Fehlende oder schlecht aufbereitete Daten machen taxonomiekonformes Investieren kaum möglich, das Reputationsrisiko für Anbieter von Finanzprodukten ist hoch.

Von europäischen Asset Managern und Asset Owner wird die EU-Taxonomie für nachhaltige Aktivitäten bislang nur wenig angewendet, um die Nachhaltigkeit ihrer Finanzprodukte zu steuern und nachzuweisen. Das geht aus einer aktuellen Umfrage hervor, für die Adelphi, ein unabhängiger Think-and-Do-Tank für Klima, Umwelt und Entwicklung, im Auftrag des Bundesumweltministeriums 21 europäische Asset Manager, Asset Owner und Verbände befragt sowie über 200 Prospekte von Fonds analysiert hat, die nach Artikel 8 und 9 aufgelegt sind.

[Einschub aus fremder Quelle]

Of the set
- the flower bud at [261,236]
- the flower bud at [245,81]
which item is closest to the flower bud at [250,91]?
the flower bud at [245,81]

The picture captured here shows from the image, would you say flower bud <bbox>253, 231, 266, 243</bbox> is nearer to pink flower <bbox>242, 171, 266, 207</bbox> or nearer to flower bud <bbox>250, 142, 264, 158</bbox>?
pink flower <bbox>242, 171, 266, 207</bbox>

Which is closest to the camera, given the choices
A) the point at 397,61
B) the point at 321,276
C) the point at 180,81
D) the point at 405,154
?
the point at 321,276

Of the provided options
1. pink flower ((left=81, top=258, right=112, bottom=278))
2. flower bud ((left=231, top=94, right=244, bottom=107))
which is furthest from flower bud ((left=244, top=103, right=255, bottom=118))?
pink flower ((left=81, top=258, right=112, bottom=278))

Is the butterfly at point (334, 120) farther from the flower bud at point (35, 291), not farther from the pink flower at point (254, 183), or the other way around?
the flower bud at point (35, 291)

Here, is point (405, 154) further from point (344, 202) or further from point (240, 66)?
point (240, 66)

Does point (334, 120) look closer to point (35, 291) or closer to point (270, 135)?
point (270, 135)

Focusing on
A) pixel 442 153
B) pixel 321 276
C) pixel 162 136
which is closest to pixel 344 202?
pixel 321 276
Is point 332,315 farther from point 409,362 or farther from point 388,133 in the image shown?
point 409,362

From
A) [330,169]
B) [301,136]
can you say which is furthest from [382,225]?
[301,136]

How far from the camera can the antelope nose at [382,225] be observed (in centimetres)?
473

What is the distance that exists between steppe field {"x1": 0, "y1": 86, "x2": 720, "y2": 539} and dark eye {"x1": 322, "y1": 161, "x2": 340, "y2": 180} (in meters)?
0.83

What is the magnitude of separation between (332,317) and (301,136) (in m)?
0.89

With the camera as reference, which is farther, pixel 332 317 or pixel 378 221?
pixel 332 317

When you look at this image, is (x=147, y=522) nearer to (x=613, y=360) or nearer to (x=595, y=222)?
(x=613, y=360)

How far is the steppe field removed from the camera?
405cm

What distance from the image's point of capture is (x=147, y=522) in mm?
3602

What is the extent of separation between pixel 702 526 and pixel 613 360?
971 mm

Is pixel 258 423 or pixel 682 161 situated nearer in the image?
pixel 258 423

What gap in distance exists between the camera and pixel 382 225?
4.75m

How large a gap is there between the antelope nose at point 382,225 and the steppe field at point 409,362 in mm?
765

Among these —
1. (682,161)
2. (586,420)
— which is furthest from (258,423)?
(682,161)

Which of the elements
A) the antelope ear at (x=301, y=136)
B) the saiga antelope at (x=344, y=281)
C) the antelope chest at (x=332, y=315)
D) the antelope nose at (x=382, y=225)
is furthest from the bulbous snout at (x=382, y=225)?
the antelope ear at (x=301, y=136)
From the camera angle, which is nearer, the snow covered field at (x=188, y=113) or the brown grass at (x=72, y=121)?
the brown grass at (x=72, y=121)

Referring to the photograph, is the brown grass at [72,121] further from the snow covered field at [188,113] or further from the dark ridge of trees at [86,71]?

Schlechte Vergleichbarkeit der Daten

Die durchaus erschreckende Erkenntnis: Bislang sei es kaum möglich, taxonomiekonform zu investieren. Aufgrund fehlender Daten und Erfahrungen sowie den vielen Baustellen bei der Finalisierung der Taxonomie wünschen sich Asset Manager und Asset Owner, dass Kunden und Gesetzgeber ihre Erwartungen noch niedrig halten. Und wenn die benötigten Taxonomiekennzahlen verfügbar sind, dann fehle es häufig an Erläuterungen, was die Interpretation und Vergleichbarkeit der Daten erschwere. So gab einer der Befragten an: „Wir haben unsere Ergebnisse mit denen der Wettbewerber verglichen und waren schockiert, wie schwierig es ist, sie tatsächlich zu vergleichen.”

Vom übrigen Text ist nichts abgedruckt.